Cooperative traffic separation between remote pilot and controllers using an airborne automatic dependent surveillance – broadcast (ADS-B) based Detect And Avoid (DAA) decision support system.

The results of the trials campaign will be presented to the public audience and stakeholders this month (June), in the project closing workshop.

The RAID consortium is led by CIRA and involves Italian SMEs – DeepBlue, NAIS, Nimbus –MATS – and the University of Malta.

SESAR Joint Undertaking is co-financing multiple projects with the purpose to investigate the integration of Remotely Piloted Aircraft Systems (RPAS) in the non-segregated airspaces. Objectives of the project span from successfully and safely fly an RPAS in un-segregated airspace with a multi-aircraft and manned flight environment, within the procedural, and existent air traffic control environment, to the assessment of the level of maturity, performance, limitations and compatibility with current infrastructures and procedures, of some relevant technologies, such as a ADS_B based Detect and Avoid System (DAA).

The First Flight

The first of these trials happened back in September 2015, when SESAR members successfully conducted a live flight trial by an unmanned aircraft in controlled and unsegregated airspace, in what is being hailed as a major milestone in aviation history. The flight is associated with project CLAIRE (CiviL Airspace Integration for RPAS in Europe), a collaboration between Thales, NATS, the Dutch National Aerospace Laboratory NLR, the UK Ministry of Defence (MOD) and the UK Civil Aviation Authority (CAA). The project was jointly funded by the SESAR Joint Undertaking.

The flight took place on 30 September, with a Thales Watchkeeper Remotely Piloted Air System (RPAS) taking-off from West Wales Airport and embarking on a three hour flight into civil controlled airspace for the first time. There it was controlled by NATS air traffic controllers in exactly the same way as a traditional aircraft, despite the fact that the pilots were sitting on the ground in a control room at the airport.

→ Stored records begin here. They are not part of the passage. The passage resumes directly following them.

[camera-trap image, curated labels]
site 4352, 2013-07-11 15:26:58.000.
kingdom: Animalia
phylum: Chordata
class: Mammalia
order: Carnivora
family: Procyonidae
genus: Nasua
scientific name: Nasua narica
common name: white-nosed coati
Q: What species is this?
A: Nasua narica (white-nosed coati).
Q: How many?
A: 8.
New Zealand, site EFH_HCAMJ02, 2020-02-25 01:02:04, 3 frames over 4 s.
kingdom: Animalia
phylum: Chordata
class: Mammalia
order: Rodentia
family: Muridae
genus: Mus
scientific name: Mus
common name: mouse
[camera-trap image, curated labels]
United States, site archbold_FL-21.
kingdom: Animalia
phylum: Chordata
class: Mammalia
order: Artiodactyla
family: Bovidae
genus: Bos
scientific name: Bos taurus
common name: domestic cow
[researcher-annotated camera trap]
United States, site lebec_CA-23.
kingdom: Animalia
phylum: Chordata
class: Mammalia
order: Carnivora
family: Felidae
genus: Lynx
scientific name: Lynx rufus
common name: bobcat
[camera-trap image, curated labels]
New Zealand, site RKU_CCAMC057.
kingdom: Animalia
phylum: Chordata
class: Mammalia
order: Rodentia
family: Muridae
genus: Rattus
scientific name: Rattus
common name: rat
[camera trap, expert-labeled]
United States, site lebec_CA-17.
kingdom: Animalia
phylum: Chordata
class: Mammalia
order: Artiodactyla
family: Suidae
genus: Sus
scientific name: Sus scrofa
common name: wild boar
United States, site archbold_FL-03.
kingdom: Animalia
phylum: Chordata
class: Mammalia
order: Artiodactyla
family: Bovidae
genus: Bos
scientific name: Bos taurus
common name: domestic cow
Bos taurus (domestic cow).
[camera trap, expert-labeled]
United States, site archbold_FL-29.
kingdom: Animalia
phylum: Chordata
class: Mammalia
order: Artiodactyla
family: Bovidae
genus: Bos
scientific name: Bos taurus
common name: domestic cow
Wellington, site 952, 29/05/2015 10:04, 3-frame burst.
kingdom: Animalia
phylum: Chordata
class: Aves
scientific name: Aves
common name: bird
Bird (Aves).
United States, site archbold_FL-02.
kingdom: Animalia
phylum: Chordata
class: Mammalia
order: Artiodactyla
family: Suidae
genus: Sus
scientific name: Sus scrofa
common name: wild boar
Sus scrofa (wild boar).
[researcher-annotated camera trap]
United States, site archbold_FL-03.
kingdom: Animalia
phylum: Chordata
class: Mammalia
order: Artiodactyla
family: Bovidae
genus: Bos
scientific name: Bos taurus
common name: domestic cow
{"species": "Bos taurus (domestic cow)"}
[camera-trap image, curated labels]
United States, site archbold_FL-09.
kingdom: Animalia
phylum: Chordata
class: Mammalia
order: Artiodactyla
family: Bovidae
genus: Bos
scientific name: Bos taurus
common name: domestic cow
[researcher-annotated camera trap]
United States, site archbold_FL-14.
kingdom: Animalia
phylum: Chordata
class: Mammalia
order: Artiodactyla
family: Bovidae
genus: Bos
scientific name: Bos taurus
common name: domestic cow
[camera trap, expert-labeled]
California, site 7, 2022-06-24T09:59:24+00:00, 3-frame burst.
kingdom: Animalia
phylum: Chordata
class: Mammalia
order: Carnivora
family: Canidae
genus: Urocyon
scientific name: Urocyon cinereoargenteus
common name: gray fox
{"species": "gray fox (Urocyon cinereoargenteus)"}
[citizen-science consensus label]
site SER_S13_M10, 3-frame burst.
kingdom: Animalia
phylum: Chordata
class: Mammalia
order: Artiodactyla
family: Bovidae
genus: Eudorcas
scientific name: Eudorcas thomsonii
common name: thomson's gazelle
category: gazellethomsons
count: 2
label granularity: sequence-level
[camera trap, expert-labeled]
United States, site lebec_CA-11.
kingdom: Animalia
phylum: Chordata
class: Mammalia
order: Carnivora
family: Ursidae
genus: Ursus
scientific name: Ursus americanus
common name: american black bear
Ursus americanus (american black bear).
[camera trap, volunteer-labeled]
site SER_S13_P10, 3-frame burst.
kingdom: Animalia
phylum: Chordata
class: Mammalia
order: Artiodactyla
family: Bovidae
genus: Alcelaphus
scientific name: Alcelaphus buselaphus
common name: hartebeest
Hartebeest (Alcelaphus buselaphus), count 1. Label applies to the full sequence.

Until now, the use of large unmanned aircraft has been limited to specialist areas of segregated airspace where they are kept well away from civil air traffic. The aim of these flight trials and associated safety, regulatory and procedure design work, is to demonstrate the possible and safe integration of civil unmanned aircraft systems into controlled airspace.


Industry Milestone

Florian Guillermet, Executive Director of the SESAR Joint Undertaking, said: “This is an important milestone for aviation and was made possible thanks to the pioneering and collaborative spirit of SESAR’s members and partners.”

For Mark Watson, Head of Research and Development at NATS, “Safety is always our top priority so a huge amount of work has gone into getting to this point and much more will be needed, but it’s a major milestone for the industry and shows that the UK and Europe are leading the world when it comes to the development of RPAS and its integration into controlled airspace.”

Pierre Eric Pommellet, Thales Executive Vice-President, Defence Mission Systems, said: “Thales is proud to be involved in the Project CLAIRE flight demonstration and the challenge of safely integrating Unmanned Aircraft Systems into controlled civilian airspace."